スパンが大きい梁(柱と柱の間が離れている)は、地震力よりも重力の影響が大きい場合が多く、縦揺れの影響を受けやすいです。ただ、梁の変形を抑えるために大きめの部材を使用していることもあり、縦揺れにより梁が落ちるようなことはまずありません。また、梁にはコンクリートの床がついているため、計算上よりも余力がかなりあります。
建物に被害を与えるようなことは少ない、というのが縦揺れです。そのため、あえて「免震」にする必要性は低いと言えます。
直下型地震の縦揺れに関する勘違い
「直下型地震は縦に強く揺れる」という勘違いをしている人がいます。もちろん縦揺れは生じますが、危険なのは横揺れです。
どんな地震でも縦にも横にも揺れます。震源から先に縦揺れが到達し、その後横揺れが到達しますが、直下型地震ではその時間差が小さいため混同されているのかもしれません。「縦揺れだ」と思った直後に強い揺れを感じるかもしれませんが、実際には横揺れです。
極々震源に近い地域で、縦揺れの加速度が重力加速度(1G=980cm/s2)を超える場合があります。そうすると「建物が浮かび上がる」と勘違いしている人も多いです。
地面が1Gで揺れることと、建物に生じる力が1Gになることは全く違います。もしそれが本当なら、世の中の超高層ビルは全て倒れてしまいます。

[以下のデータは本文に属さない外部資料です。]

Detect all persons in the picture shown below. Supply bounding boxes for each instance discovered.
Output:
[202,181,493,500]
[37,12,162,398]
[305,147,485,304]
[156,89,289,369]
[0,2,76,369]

建物にも硬さがあるので、地面が一瞬強く揺れても建物全体にまで揺れを伝えることはできません。空を飛んだ建物の話など聞いたことがありませんよね。
上下免震の周期
免震は、建物を横方向にゆっくり揺れるようにすることで地震の揺れを低減しているわけですが、この「ゆっくり」とは何に対して「ゆっくり」なのでしょうか。それは、避けたい対象である「横揺れ」に対してです。一般的に免震建物の横方向の周期(揺れが一往復するのにかかる時間)は4秒程度、またはそれ以上です。
では縦方向にゆっくり揺れるようにするには、周期を何秒程度に設定すればよいでしょうか。縦揺れは横揺れに比べて小刻みな揺れのため、それほど周期を長くする必要はありません。長ければ長いほど免震効果は大きくなりますが、最低でも1秒以上であれば効果が出始めます。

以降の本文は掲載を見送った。